Induction of Angiogenesis and Neovascularization in Adjacent Tissue of Plasma-Collagen–Coated Silicone Implants
Andrej Ring, MD,a Stefan Langer, MD,a Daniel Tilkorn, MD,a Ole Goertz, MD,a Lena Henrich, MS,a Ingo Stricker, MD,b Hans-Ulrich Steinau, MD,b Lars Steinstraesser, MD,b and Joerg Hauser, MDb

aDepartment of Plastic and Hand Surgery, University Hospital Bergmannsheil Bochum, Germany; and bInstitute of Pathology, Ruhr University Bochum, Germany


Correspondence: andrej.ring@ruhr-uni-bochum.de

Objective: Formation of encapsulating, avascular fibrous tissue is deemed to decrease implant's biocompatibility and versatility. We investigated whether plasma-mediated collagen coating possesses the ability to enhance neovascularization in the vicinity of silicone implants. Methods: Plasma-treated collagen-I–coated silicone samples were placed into the dorsal skinfold chambers of female balb/c mice (n = 10). Conventional silicone served as control (n = 10). Intravital microscopy was performed within implant's surrounding tissue on days 1, 5, and 10. Functional vessel density, intervascular distance, vessel diameter, microvascular permeability, red blood cell velocity, and leukocyte-endothelium interaction were determined. Results: Enhanced angiogenesis in the tissue surrounding plasma-pretreated collagen-coated implants was noted. Significant increase of functional vessel density due to vascular new development was observed (t test, P < .05). Analyses of microvascular permeability and red blood cell velocity displayed stable perfusion of the vascular network neighboring the surface-modified implants. Conclusion: Intensified vascularity due to induced angiogenesis and neovascularization in the tissue surrounding plasma-collagen–coated samples were observed. These results indicate that plasma-mediated collagen coating might be a promising technology in order to improve the biocompatibility and versatility of silicone implants.

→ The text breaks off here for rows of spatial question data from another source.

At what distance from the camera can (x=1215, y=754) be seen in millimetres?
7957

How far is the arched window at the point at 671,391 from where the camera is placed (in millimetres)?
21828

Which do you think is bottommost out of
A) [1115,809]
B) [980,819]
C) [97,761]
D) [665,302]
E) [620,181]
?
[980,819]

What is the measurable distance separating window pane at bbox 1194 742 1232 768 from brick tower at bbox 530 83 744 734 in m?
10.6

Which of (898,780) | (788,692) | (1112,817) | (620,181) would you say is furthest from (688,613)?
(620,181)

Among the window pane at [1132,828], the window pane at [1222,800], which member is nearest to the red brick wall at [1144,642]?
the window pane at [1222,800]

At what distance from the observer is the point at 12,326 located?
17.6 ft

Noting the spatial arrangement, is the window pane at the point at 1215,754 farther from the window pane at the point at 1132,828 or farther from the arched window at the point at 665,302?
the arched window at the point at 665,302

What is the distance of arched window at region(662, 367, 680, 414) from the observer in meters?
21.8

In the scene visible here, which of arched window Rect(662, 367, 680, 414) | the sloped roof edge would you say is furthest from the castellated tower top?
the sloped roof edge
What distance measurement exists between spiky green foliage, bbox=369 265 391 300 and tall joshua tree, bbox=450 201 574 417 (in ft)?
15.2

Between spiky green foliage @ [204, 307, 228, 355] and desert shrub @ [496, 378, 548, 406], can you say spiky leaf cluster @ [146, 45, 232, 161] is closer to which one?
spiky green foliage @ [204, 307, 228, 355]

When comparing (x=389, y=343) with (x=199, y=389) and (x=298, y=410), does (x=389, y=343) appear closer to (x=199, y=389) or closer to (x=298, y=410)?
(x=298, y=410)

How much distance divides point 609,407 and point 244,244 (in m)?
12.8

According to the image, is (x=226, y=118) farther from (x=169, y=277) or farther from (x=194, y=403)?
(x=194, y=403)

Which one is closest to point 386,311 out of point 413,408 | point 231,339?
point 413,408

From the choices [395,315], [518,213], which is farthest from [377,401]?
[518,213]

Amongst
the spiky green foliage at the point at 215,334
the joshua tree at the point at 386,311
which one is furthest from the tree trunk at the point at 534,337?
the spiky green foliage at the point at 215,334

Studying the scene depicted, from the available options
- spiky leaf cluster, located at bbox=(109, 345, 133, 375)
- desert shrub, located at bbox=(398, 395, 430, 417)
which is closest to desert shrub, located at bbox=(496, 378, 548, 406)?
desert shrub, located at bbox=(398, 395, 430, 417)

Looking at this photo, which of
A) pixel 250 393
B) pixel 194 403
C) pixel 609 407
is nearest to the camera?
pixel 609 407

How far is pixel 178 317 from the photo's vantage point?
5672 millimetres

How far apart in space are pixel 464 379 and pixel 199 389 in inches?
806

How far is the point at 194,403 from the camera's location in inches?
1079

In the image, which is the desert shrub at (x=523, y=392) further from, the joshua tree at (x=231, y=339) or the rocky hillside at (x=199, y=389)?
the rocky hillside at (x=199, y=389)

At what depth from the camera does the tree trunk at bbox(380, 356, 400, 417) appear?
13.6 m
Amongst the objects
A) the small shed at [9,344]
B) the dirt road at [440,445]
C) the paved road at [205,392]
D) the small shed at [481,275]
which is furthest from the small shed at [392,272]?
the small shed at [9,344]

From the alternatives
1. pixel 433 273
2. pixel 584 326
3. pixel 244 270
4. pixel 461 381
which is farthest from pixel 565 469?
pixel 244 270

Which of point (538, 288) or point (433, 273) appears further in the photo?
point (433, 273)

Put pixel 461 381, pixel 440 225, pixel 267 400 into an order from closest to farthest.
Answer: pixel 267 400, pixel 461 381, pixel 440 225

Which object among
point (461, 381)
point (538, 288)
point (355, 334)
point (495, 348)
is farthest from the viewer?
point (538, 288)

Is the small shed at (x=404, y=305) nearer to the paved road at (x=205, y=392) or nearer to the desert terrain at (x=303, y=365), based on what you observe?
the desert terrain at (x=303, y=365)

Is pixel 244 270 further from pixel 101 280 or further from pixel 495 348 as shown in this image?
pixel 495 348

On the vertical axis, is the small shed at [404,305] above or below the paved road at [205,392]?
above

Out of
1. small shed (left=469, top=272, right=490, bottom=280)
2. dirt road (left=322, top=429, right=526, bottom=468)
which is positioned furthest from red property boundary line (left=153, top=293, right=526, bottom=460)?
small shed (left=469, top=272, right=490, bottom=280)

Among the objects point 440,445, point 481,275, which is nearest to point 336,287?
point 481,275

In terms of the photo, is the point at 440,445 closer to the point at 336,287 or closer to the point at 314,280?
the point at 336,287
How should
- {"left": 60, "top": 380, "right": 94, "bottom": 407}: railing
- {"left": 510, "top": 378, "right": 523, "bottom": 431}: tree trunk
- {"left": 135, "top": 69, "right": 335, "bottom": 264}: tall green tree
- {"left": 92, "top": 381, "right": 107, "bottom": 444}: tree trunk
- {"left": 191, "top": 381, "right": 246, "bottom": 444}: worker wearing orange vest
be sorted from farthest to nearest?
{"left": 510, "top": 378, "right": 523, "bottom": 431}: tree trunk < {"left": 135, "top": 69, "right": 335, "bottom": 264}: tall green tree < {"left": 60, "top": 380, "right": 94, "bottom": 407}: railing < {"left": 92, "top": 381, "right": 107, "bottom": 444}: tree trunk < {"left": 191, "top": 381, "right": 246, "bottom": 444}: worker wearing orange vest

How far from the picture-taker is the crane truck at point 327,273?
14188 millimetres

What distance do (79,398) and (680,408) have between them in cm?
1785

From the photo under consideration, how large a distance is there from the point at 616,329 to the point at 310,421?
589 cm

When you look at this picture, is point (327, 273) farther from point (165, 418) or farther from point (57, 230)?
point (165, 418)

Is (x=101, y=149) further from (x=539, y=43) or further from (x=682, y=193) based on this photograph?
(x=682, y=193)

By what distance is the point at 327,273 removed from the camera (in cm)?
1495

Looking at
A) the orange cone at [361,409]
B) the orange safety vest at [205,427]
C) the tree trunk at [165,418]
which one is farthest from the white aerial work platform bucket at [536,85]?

Silicone implants are often encapsulated by avascular fibrous tissue isolating them from the adjacent tissue. The fibrous capsule around the silicone implants, however, can lead to capsular contracture, one of the main complications after breast reconstruction and augmentation, which can cause painful indurations and implant extrusion making a surgical revision inevitable.1-3

The pathogenesis of fibrous encapsulation of implanted biomaterials is still uncertain. Several factors, such as filler material, implant placement, surface texture, and bacterial infection, have been accused to cause this pathological condition.4-6 Chemical, physical, and morphological characteristics of biomaterial surfaces are considered to play essential role in modulating cellular response at the tissue-/material interface.7,8 In view of this fact, great effort has been made to modify the interface of silicone implants by altering the surface texture to reduce the incidence of early capsular formation and contracture. However, previous studies indicate that alteration of the surface texture alone did not lead to a significant improvement of implants' biocompatibility.9-11

In contrast, bioactive surface coatings have emerged as a promising approach to improve the biocompatibility of such implants. Especially, collagen coating has been likened to an enhanced cell affinity to biomaterials. Therefore, this extracellular matrix protein has often been used in the field of biomedical and tissue engineering. Collagen, due to its cell-binding domain containing the amino acid's sequence arginine-glycine-asparagine, interacts with the cellular membrane via integrin receptors, and thereby influences cell growth, migration, differentiation, and adhesion.12,13 Coating of biomaterial surfaces with extracellular matrix components such as collagen has been noted to increase the vascularization of artificial scaffolds as well as the surrounding tissue of metallic implants.14,15

The lack of sufficient blood supply of the peri-implant tissue was recognized to limit the functionality of implants, especially, of those implants designed to release or detect molecules, such as drug delivery or sensing devices.16,17

Hence, an improved tissue-implant interaction leading to an enhanced formation of new blood vessels around the implant and decreasing the risk of capsule formation and subsequent capsular contraction is desirable. Biomimetic coatings that can be applied to implant surface to promote vascularization may thereby reduce the foreign body reaction and disrupt fibrous encapsulation.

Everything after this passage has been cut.